For a tool that's effectively installing executable instructions onto a trusted allowlist, that's a strong default. If the name a malicious skill declares for itself happens to match a name the user already trusts, the malicious version takes the trusted slot, and the agent loads it the next time it starts. As there isn't any centralized governance to verify the authenticity/author of a skill - this is left to the user.
While overwriting an existing common skill and directing the LLM to malicious provinces might be possible, it's not the only attack vector. Some skills come bundled up with executable code under their scripts folder, which could be recreated with slight modifications, injecting a malicious payload into those files only.
Old tricks, new dog
The clever part is that the attacker doesn't have to break the installer to land in someone else's slot. Each of the issues below showcases old tricks that must be taken into account.

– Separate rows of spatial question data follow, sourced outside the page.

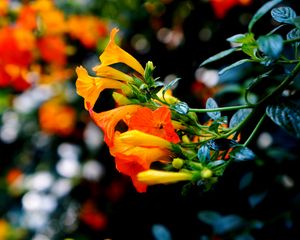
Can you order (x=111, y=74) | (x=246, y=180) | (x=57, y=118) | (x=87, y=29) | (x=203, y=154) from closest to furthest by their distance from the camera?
(x=203, y=154) → (x=111, y=74) → (x=246, y=180) → (x=87, y=29) → (x=57, y=118)

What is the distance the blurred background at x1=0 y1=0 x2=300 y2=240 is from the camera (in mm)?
1494

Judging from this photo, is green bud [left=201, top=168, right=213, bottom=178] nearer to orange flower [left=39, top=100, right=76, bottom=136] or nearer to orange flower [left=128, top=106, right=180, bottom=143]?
orange flower [left=128, top=106, right=180, bottom=143]

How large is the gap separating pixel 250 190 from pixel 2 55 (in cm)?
110

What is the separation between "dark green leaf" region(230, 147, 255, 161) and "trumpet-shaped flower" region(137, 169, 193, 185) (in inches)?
3.5

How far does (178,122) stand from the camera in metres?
0.87

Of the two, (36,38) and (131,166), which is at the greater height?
(131,166)

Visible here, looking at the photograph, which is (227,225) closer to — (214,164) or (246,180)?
(246,180)

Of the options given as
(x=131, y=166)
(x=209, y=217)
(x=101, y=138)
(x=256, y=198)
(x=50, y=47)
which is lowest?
(x=101, y=138)

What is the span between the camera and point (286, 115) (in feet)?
2.67

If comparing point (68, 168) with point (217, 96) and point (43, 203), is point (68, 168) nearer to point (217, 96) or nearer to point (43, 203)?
point (43, 203)

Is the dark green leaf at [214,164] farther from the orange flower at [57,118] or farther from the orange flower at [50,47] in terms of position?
the orange flower at [57,118]

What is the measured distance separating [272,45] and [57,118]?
181 cm

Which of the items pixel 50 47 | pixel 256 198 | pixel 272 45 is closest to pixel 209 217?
pixel 256 198

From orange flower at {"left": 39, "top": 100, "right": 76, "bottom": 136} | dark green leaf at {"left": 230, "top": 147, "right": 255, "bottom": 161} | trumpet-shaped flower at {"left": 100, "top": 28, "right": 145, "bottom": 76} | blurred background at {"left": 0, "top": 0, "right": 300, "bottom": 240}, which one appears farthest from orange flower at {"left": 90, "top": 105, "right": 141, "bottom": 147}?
orange flower at {"left": 39, "top": 100, "right": 76, "bottom": 136}
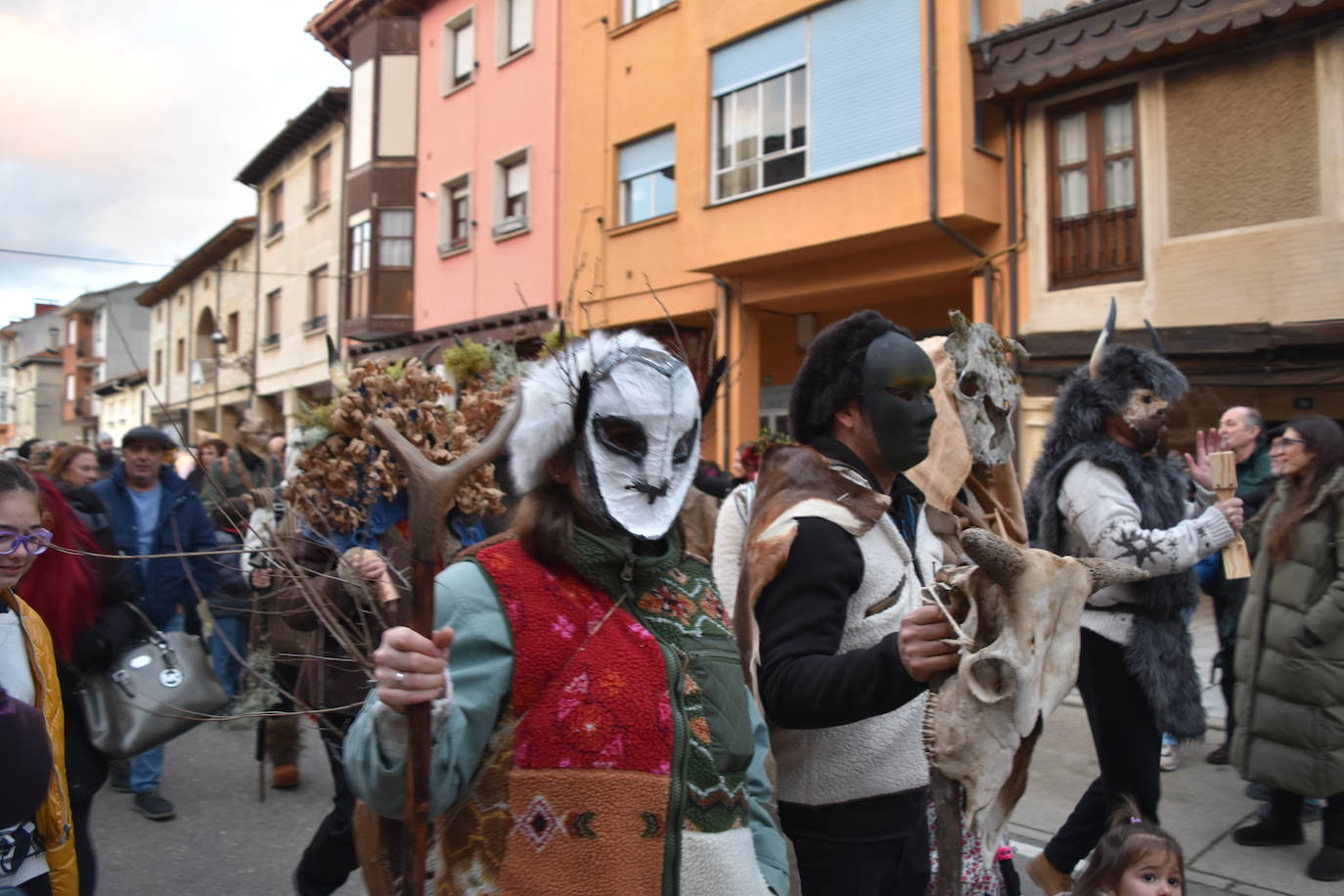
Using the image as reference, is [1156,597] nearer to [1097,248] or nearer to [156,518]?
[156,518]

Since the maintainers for the skills cli consider this behavior to be intended, the responsibility now lies with the user - and with the now-lowered barrier of entry thanks to AI's capabilities - be the weakest link.
I. Unicode, glyphs, and the sanitizer
When the skills CLI handles candidates for installation, the skill's identity on disk is not necessarily derived from the folder it shipped in, the git repo it came from, or the URL the user typed. It's derived from the name: field inside the skill's own SKILL.md frontmatter.
The CLI reads that string, runs it through a sanitizer to produce a safe POSIX path component, and writes the files to ~/.claude/skills/<sanitized-name>/. The picker shows the user the raw frontmatter value (pre-sanitization, rendered as Unicode); the filesystem sees the post-sanitization ASCII. Those two strings are allowed to disagree, and nothing in the pipeline flags it when they do.
If an attacker can craft a name: whose rendering looks like one thing and whose sanitized form is another, the user has installed something different than what they ticked the box for.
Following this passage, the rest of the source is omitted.